На этой новой этике, связанной с новой техникой поэтического письма, мы остановимся подробней. Мы помним, что глубокий и существенный пафос Михаила Гаспарова состоял в том, чтобы дезавуировать поэзию. По сути, целью устремлений великого ученого было показать, что тот высокий смысл, который мы приписываем поэзии, который она содержит и дает «потрогать», — не существует. Смысла либо нет, либо он совершенно прозаичен, «реален» (в привычном смысле слова), а все остальное — только иллюзия. Эту мысль можно пересказать так: «Тех высоких смыслов, о которых ты думаешь, что ты воплощаешь, — ты не затрагиваешь вообще» в силу самой структуры нашего языка, а то, что ты затрагиваешь, — не более чем игры повседневности. При дальнейшем доигрывании выяснится: то, что ты называешь любовью, окажется страхом одиночества, и повезет, если любовь твоя не станет насилием над другими. Милость, допустим, окажется просто неразборчивостью, сила — волей к вла-сти. Эта двойственность всех и всяческих ценностей, обнаженная еще Ницше, продолжает свою демонстрацию в мире, который понимает себя как онтологию «силы», то есть битву различных точек зрения, маскирующихся под ценности, а на деле стремящихся лишь навязать свою волю другому. К великим вещам, о которых мы любим говорить, мы отношения не имеем. Они — звезды на небе. Мир плох, и то, что может быть высказано, должно быть высказано честно. А о чем ты сказать не можешь — о любви, милости, силе, верности, которые бы на самом деле были теми Большими вещами, которые эти слова называют, — то об этом надо молчать, советовал великий аналитик языка и поэт философии Людвиг Витгенштейн. Это своей работой утверждал и Гаспаров. «Чуда не будет», — строго говорит Михаил Леонович в предисловии к «Очерку истории русского стиха». Наша прерогатива лишь честность. Насколько эта проблематика связана с Кантом, мы сейчас рассуждать не будем. Для нас она связана еще и с муками Андрея Тарковского, который почти во всех своих кинофильмах после «Андрея Рублева» ставит один вопрос: может ли человек, взявшийся принести жертву, действительно ее принести, или он будет лишь актером? Найдется ли такой человек, чьим подлинным желанием было бы действительно спасти мир? Тарковский так и не ответил. В сущности, это глубоко продумываемая Европой концепция знака. Травма осознания, что знак, изображение, представление чего-то не есть то, что они означают и представляют.

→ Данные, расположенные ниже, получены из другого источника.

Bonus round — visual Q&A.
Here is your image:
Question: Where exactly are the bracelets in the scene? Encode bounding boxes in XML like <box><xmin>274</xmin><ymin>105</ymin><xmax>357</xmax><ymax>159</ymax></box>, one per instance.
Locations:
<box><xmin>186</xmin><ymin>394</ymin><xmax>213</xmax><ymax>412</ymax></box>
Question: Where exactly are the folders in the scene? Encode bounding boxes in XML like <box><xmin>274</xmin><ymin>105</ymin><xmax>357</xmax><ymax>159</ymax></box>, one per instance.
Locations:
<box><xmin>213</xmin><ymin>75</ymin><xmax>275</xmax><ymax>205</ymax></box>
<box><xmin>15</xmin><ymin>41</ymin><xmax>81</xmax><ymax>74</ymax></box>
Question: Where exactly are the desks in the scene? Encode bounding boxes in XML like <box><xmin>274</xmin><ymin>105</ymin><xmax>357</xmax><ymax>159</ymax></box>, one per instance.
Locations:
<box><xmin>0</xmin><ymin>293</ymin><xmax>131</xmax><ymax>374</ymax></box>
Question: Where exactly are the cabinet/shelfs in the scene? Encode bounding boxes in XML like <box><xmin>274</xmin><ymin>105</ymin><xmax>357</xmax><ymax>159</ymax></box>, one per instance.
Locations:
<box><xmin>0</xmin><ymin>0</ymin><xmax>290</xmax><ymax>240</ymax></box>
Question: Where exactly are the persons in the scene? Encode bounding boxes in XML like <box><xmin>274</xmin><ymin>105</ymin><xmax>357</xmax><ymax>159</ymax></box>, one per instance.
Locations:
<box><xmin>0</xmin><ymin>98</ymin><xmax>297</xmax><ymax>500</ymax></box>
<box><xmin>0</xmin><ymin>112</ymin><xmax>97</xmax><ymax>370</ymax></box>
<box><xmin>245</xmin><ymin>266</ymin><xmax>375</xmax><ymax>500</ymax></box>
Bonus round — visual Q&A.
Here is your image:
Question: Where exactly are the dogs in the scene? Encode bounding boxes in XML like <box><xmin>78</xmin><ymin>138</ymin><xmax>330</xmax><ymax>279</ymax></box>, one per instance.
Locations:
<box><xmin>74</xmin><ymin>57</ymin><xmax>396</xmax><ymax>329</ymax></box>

В отношении интерпретации знака эпоху модерна характеризовал миф о большой утрате. Иными словами, знак указывает на то, что в нем не присутствует, что оставило только свой след, но что в силу своего отсутствия является напоминанием. Знак меланхоличен. Он — «усыпальница», «гробница». Он должен быть изощрен, богат, сложен, как ребус, и мы, читая его, поднимаемся все выше по лестнице того смысла, которого нет, ибо он — только оставленный след. Эта тоска по высокому, тоска высокой культуры, явленной в системе знаков, — та самая тоска, что породила разного рода тоталитаризмы, есть меланхолическая диспозиция знака как аллегории. Могут ли знаки значить иначе? Можно ли интерпретировать отсутствие означаемого внутри знака иначе, чем в модусе утраты? Символисты развили для этого особую концепцию символа, на которой мы не будем останавливаться, лишь укажем, что многозначный, ассоциативный, рефлексивный символ не выдержал критики «реальностью» задолго до начала Второй мировой войны.

Исходя из нынешнего настроя, мы можем считать, что знаки не значат ничего. Что их смысл — условность и ни к какой реальности не отсылает. На этой тавтологии можно было бы успокоиться, если бы критика таких умов, как Михаил Гаспаров, до таких удивительных степеней не напоминала аскезы, бросающей вызов тому, кто зовет себя поэтом: ты можешь по-честному сказать о любви? То есть дать такой смысл, такое дыхание, такой дух любви, который преодолел всю критику знака и, наоборот, стал утверждением правдивости его расщипленной природы? В основном, отступив, постмодерн — особенно у нас — отвечает: «нет, не могу», я могу только показать, что слово «любовь» не имеет отношение к любви и создает слабые колебания ткани собственных невозможностей — остатки былой роскоши, чем и является почти вся нынешняя поэзия, которая почти вымаливает себе право сказать «люблю».

Как мы видели, в технике Ольги Седаковой найден совсем иной ответ. Знак есть отрицательная единица, отрицающая саму себя, — себе не равная. Расподобление тождественного — это превращение одного во множественное, в то самое «не то, не то, не то», которое творит «то» в аскетике отрицания. Поэзия и не говорит, что Любовь, Милость, Красота, Справедливость, Кротость, Сила есть такие вещи, которыми мы можем владеть. В их сердце — тьма, в их сердце — отсутствие. Всякая Большая вещь себя отрицает — фраза «я справедлив» этически вызывает отвращение[10]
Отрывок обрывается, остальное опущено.